Following are the most commonly used methods to detect them:

i.) Standard Deviation - Here, usually if a value is three times the standard deviation, it is an outlier.

ii.) Boxplots - The data here is plotted on the graph. The boundaries of data are called upper and lower whiskers. Any values that lie on or beyond these whiskers are anomalies.

iii.) DBScan Clustering - This method converts the data into clusters which has core points and border points. To consider the two points to be a part of a cluster, a maximum distance "eps" is calculated. Any values that fall beyond border points are called as noise points.

The biggest challenge with this method is the right calculation of "eps".

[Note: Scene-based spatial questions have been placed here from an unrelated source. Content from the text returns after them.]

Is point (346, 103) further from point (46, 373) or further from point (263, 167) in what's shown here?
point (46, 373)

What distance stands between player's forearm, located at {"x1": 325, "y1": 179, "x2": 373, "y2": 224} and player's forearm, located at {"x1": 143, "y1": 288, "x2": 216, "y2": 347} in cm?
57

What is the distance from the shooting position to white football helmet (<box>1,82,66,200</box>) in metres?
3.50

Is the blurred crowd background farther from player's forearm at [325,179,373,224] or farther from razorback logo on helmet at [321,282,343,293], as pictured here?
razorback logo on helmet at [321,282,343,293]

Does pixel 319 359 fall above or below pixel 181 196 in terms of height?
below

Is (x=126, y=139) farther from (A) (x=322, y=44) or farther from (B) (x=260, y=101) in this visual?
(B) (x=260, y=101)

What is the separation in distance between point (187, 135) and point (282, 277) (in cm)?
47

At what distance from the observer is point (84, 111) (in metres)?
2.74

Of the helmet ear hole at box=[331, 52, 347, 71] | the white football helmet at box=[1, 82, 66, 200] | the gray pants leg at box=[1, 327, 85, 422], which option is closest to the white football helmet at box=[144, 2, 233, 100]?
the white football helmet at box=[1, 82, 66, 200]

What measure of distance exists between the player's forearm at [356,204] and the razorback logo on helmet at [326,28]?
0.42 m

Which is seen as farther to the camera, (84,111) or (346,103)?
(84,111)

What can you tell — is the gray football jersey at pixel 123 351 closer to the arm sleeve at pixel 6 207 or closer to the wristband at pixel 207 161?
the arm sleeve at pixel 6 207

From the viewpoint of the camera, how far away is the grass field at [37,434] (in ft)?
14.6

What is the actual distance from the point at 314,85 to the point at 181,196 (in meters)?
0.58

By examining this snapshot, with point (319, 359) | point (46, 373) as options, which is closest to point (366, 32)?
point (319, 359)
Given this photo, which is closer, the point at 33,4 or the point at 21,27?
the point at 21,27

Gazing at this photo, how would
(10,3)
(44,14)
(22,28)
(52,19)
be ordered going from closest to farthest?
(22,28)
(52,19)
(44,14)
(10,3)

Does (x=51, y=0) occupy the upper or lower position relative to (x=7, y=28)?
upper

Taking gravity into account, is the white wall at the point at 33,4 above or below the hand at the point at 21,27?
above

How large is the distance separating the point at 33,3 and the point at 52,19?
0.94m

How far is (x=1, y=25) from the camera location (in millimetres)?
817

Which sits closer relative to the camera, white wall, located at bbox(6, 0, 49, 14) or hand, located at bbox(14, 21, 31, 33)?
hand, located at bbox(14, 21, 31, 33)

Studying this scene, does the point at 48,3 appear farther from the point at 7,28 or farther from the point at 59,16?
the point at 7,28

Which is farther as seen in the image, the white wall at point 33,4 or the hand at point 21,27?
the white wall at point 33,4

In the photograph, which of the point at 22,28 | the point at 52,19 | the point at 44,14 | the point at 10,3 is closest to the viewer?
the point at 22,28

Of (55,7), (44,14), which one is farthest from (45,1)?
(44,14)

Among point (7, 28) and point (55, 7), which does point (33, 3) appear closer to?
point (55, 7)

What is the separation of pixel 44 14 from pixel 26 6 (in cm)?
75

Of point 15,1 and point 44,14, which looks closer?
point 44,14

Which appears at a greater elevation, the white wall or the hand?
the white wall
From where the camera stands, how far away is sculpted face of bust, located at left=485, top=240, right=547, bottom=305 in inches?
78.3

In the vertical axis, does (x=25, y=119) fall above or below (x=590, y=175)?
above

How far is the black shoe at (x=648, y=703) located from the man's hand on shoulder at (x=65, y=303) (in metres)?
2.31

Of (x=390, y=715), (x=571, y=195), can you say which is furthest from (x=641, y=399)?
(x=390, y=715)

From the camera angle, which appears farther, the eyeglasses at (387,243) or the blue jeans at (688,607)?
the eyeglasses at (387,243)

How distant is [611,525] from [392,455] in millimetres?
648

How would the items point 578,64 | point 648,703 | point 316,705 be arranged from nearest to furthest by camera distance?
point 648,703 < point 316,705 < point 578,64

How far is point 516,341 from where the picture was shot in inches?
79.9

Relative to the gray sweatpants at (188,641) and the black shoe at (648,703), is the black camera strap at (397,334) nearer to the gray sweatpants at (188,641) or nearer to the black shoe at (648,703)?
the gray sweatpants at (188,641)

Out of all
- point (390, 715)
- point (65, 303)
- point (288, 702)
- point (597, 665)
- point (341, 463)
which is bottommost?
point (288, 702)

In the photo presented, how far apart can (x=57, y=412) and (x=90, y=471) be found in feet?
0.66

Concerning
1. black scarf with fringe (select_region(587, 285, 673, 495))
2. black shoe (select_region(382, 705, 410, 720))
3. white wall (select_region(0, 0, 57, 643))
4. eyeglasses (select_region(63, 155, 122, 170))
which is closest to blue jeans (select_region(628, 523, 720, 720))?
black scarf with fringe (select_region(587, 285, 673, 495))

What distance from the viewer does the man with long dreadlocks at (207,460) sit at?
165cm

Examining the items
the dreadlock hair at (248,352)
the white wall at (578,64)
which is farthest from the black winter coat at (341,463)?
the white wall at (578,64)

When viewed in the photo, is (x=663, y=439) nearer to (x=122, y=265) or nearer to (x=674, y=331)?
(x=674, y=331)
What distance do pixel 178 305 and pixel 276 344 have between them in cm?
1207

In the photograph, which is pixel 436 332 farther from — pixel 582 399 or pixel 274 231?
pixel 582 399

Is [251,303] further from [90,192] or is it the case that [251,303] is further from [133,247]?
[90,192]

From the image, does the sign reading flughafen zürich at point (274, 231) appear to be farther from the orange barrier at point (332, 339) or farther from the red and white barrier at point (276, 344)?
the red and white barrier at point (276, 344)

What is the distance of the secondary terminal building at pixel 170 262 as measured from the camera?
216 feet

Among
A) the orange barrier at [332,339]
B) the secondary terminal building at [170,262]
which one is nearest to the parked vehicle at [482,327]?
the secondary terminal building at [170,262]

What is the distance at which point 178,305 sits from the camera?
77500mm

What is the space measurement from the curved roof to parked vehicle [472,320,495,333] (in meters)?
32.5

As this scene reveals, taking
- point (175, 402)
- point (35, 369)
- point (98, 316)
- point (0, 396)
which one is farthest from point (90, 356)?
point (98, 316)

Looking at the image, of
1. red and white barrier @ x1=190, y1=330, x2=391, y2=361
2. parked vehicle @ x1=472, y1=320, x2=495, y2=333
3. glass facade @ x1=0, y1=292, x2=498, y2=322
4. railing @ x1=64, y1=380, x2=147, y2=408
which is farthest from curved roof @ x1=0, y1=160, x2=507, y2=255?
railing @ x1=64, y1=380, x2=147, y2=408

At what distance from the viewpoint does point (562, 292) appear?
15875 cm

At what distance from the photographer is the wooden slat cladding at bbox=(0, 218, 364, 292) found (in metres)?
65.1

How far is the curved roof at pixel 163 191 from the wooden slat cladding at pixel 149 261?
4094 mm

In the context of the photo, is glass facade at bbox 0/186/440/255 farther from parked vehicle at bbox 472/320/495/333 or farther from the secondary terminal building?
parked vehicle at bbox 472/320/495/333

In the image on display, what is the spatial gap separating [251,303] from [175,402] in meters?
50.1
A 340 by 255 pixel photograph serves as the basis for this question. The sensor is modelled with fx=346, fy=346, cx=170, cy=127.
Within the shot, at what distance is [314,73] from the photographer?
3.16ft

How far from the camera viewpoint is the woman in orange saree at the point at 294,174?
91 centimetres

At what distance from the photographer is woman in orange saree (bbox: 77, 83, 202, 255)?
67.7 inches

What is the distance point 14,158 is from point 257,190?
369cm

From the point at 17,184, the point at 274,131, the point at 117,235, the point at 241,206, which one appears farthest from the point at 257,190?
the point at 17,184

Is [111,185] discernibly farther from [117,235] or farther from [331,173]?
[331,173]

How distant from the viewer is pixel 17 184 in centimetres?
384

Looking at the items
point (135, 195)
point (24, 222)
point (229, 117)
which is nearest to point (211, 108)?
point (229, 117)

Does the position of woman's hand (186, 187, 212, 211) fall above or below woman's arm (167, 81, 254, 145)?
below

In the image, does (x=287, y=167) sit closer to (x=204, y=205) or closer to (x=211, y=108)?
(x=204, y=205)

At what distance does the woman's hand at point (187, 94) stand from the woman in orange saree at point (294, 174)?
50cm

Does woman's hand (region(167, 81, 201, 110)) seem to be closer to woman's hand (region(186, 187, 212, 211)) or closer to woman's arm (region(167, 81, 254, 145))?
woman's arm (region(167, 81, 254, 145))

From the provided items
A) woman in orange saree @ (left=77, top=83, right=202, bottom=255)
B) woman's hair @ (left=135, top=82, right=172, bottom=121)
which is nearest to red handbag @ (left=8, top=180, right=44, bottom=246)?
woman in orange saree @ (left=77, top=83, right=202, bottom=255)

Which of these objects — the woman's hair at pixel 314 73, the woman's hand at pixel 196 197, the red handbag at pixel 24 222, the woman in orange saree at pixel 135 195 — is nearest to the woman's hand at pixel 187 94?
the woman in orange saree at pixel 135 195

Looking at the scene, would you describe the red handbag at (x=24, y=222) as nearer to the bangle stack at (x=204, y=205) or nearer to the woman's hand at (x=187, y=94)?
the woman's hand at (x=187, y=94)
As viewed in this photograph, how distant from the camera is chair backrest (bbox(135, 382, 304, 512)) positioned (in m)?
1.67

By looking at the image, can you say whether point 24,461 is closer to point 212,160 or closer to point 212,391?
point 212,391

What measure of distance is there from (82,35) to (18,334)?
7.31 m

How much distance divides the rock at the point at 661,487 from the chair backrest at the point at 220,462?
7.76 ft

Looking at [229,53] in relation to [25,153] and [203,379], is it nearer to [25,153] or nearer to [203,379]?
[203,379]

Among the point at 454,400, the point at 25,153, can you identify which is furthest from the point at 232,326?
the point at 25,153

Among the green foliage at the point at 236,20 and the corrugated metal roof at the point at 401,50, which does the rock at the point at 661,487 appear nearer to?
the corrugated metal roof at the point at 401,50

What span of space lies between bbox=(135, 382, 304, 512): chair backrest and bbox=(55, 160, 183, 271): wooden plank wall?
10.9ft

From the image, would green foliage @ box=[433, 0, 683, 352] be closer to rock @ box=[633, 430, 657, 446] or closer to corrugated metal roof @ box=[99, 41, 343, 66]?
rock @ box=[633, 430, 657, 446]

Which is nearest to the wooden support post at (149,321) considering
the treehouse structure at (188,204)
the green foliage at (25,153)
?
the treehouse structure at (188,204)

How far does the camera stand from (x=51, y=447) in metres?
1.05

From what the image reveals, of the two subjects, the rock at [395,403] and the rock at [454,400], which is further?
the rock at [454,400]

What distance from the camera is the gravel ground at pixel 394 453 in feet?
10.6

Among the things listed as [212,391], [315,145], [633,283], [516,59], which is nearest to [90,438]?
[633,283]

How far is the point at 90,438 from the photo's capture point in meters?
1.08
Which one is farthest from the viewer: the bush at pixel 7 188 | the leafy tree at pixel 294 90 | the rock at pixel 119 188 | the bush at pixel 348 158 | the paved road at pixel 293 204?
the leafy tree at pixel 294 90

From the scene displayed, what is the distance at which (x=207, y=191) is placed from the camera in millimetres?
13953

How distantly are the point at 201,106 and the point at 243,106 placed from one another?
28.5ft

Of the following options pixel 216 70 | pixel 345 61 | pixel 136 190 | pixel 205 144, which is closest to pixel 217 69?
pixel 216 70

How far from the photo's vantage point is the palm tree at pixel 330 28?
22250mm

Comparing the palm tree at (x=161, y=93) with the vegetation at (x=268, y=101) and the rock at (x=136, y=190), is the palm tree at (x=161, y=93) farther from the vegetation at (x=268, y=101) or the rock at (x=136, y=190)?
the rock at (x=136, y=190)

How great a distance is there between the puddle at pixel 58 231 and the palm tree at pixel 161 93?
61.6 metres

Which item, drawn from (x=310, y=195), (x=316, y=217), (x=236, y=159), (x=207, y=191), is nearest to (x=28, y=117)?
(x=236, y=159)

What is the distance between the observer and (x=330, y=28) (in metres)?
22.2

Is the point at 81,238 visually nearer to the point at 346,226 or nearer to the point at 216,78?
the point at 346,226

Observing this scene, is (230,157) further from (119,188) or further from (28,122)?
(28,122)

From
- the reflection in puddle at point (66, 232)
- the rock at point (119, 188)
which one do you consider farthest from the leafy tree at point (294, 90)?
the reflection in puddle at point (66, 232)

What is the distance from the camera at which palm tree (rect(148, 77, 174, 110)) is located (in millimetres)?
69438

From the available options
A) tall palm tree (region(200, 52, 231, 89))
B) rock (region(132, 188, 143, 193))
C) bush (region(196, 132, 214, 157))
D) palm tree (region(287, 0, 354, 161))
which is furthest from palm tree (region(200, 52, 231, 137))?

iv.) Isolation Forest - This method works differently than all other methods. It assigns a score to each data point and believes that the anomalies are only a few in numbers and their attribute values are different from the normal values. This method works well with large datasets.

v.) Random Cut Forest - This method also works by associating a score with the data values. Low score value means that the data is normal while the high score value tags it to be an anomaly. This method works with both online and offline data & can take care of high dimensional data.

9. What are some common statistical problems that you would always stay attentive to as a Data Scientist?

Some of the statistical things that I would stay attentive to as a Data Scientist are:

i.) Ensure that the dataset is of high quality with no missing or redundant values.

ii.) Understand the objective function clearly so that you can build a good model that meets your expectations.

iii.) Look at the data closely and ask which model would work the best and why.

iv.) Make sure that the data getting into the system at the time of running it is same as per your assumptions. A different data would get you wrong predictions.

v.) Run your model in actual out sample environment to ensure that it runs well in all the conditions

vi.) Work with a small set of data to begin with and ensure that your approach is right. A wrong output doesn't always mean lack of data but also points towards your approach.